[Tasks]:
(1) In the biography of the cricket umpire, at which ground did Mahboob Shah make his Test umpiring debut?
(2) Return each line of the records below that contains the word "where".

[Document segment]:
** Start **

Syed Mahboob Ali Shah (born 13 October 1938) is a former Pakistani first-class cricketer and Test cricket umpire.

Mahboob Shah was born in Delhi.  Before becoming an umpire, he played in 14 first-class matches for Baluchistan, Central Zone, Karachi Whites, Karachi C, Quetta and Karachi University between 1954/55 and 1960/61.  He reached the Final of the Quaid-e-Azam Trophy in 1957/58 with Karachi C, losing to Bahawalpur.  He achieved a batting average of 21.10 in 21 innings, including a high score of 152, his only first-class century, for Karachi University against Sind University in February 1960; as a medium-fast bowler, he took 12 wickets at a bowling average of 22.58, including 6/14 for Karachi C against Sind A in October 1957.

He umpired 28 Test matches and 32 ODIs between March 1975 and March 1997, mainly in Pakistan – only four of his Test matches were overseas.   He made his Test umpiring debut in March 1975, in the second Test between Pakistan and West Indies at the National Stadium, Karachi.  He stood regularly in Test matches in Pakistan from 1978 to 1990.  In 1994, he and Khizer Hayat were the two Pakistani representatives on the first international panel of umpires, set up by the ICC to ensure that one neutral umpire would stand in every Test match (later supplemented by the Elite Panel of ICC Umpires). He stood in his first Test outside Pakistan in March 1994, in the third Test between South Africa and Australia at Kingsmead, Durban.  His final Test was the second Test between New Zealand and Sri Lanka at Trust Bank Park (aka Seddon Park), Hamilton, in March 1997.

** End **

[Working data]:
** Start **

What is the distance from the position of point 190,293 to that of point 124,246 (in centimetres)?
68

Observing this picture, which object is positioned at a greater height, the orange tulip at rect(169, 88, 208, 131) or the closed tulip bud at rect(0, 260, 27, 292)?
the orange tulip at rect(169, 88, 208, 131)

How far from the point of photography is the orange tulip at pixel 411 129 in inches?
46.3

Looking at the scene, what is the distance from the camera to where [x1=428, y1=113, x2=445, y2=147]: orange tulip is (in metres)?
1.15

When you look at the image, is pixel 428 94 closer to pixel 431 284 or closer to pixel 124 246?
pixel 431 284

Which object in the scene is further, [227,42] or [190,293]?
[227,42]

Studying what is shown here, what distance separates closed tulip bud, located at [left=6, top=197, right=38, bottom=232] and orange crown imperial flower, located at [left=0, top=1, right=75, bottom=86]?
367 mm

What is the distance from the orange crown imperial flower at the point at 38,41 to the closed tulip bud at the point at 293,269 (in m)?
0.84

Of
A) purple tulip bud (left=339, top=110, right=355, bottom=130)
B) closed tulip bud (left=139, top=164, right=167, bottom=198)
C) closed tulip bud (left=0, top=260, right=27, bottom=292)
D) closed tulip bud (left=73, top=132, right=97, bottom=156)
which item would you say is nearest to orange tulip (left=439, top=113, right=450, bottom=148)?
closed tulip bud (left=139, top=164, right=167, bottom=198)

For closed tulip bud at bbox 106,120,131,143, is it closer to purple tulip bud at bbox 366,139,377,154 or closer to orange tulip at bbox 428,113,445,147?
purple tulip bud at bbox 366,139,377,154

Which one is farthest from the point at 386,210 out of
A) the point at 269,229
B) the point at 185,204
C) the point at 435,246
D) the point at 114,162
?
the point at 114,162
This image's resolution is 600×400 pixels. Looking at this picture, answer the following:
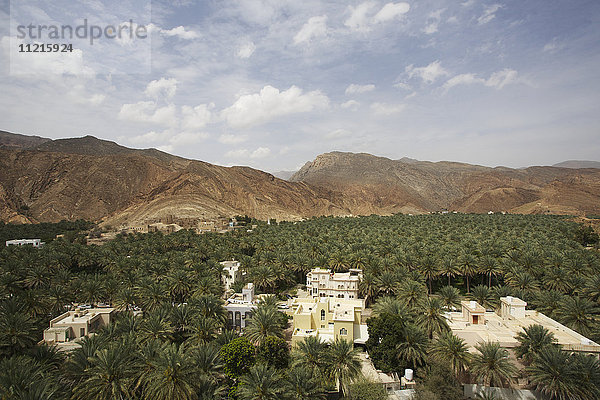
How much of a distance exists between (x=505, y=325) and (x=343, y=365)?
13.0m

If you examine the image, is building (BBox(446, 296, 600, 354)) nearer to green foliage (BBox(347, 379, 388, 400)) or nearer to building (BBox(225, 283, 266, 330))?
green foliage (BBox(347, 379, 388, 400))

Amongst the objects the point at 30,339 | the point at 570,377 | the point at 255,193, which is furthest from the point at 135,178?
the point at 570,377

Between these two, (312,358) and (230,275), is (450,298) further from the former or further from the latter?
(230,275)

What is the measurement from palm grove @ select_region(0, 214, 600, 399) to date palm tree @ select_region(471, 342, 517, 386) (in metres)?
0.09

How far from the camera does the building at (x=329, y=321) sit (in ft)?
89.6

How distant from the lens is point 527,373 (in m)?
21.1

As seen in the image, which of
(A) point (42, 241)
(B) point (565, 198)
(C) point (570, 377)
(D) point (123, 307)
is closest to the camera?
(C) point (570, 377)

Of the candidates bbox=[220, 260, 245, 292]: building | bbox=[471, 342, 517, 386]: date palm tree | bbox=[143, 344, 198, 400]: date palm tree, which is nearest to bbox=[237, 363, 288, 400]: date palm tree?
bbox=[143, 344, 198, 400]: date palm tree

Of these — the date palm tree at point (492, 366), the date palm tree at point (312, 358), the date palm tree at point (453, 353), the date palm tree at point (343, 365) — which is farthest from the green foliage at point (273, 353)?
the date palm tree at point (492, 366)

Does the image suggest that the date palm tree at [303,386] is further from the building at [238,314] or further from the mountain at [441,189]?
the mountain at [441,189]

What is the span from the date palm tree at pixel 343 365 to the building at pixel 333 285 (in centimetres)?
1353

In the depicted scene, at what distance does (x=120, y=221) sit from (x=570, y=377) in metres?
98.7

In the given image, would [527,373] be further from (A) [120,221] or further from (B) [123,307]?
(A) [120,221]

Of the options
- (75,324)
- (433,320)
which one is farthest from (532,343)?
(75,324)
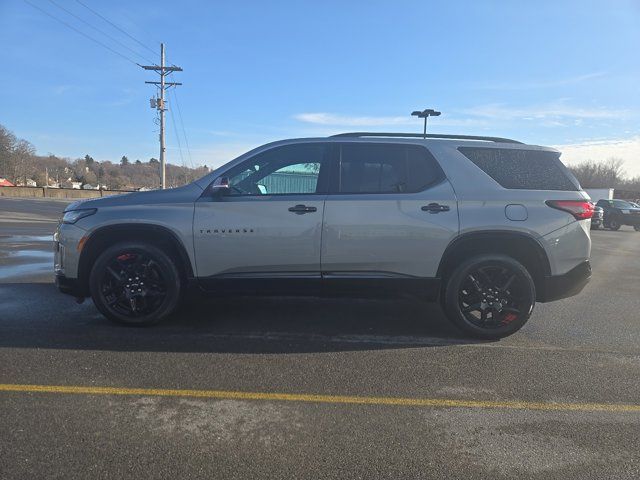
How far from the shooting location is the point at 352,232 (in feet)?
14.9

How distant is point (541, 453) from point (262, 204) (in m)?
3.04

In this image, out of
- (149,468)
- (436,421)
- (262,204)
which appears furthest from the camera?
(262,204)

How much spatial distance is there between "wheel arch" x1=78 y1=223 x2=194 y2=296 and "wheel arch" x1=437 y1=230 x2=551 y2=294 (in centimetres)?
253

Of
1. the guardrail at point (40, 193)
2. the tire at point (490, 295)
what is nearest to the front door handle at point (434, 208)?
the tire at point (490, 295)

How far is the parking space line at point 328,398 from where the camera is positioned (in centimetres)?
334

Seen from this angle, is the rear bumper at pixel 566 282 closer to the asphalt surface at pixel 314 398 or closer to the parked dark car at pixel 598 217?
the asphalt surface at pixel 314 398

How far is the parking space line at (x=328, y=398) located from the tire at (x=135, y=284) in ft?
4.34

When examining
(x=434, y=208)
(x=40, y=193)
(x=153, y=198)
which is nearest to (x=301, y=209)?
(x=434, y=208)

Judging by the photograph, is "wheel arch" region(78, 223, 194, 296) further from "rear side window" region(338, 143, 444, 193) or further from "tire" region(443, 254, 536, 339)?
"tire" region(443, 254, 536, 339)

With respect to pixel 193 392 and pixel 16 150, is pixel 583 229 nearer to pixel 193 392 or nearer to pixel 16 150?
pixel 193 392

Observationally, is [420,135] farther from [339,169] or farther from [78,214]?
[78,214]

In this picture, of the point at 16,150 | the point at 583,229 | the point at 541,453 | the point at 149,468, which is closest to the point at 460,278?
the point at 583,229

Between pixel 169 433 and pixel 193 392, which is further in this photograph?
pixel 193 392

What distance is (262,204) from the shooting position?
458 cm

** End **

[Solutions to the exercise]:
(1) The National Stadium, Karachi.

(2)
Looking at the scene, what is the distance from the camera to where [x1=428, y1=113, x2=445, y2=147]: orange tulip is (in metres)?
How far is the parking space line at point 328,398 from where the camera is positioned (in centimetres)?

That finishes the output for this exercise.